I'm not criticizing you when you say that you need stickers, but please help me understand: how do you rely on stickers to communicate?
I can understand them being a nice UI/UX feature that makes the app more fun, but I cannot possibly imagine that people actually rely on stickers to communicate.
Maybe you mean something different and I'm misunderstanding you?
Not me as an individual, but various communities I'm in contact with have stickers ingrained into their culture and social norms. People collect up to hundreds of stickers for different situations, make their own based on shared iconography, and some even have custom stickers commissioned from artists, of themselves, of characters they've created, etc. For groups that are really invested in stickers, migrating to an app which lacks them would significantly alter their dynamics.
To succinctly convey emotions, opinions, viewpoints, "feels". To simply have a non-verbal vocabulary, to have a different quality to certain parts of the communication, to signify a different quality of seriousness/playfulness/feeling.

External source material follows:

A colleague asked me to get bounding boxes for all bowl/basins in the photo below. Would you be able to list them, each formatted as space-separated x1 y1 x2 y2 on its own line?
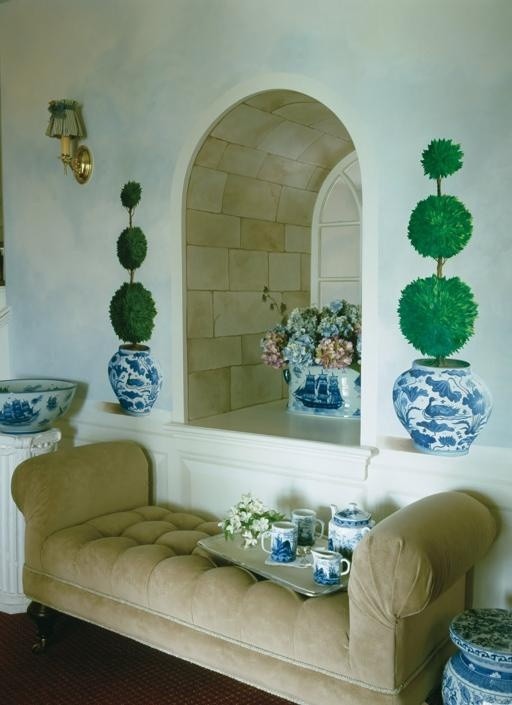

Not sure what you mean by "like memes". They are just funny images with thousands of variations that you can send. If you're going to sleep - send something cute that shows it.
Sure, if emojis could be infinitely extended with arbitrary images and were sent as their own messages instead of being embedded inline with other text. Replying to another message with a sticker also fills the role played by reactions on Facebook Messenger.
If you pass links to known sticker images, and the recipient has to retrieve them by means outside the Signal protocol, that reduces security. An observer can detect when a receiver fetches a sticker image, and they can tell which one. For example, noting that a message has forced the loading of collection "Gay"[1] provides much useful information to an observer.
Having to send stickers every time ups the overhead. Also, if stickers are well known variable length files, it may be possible to make good guesses about which stickers are attached.
You could negotiate sticker sending by hash: the first message only contains the hash value, if the recipient already has that sticker stored, it can be displayed immediately. Otherwise the full data can be requested.
EDIT: That scheme can be used to probe whether or not someone already has a specific sticker stored, so it might have to be separated per-contact to avoid leakage.
https://telegram.org/blog/stickers-revolution
Various communities absolutely rely on this style of communication, so it becomes a dealbreaking feature.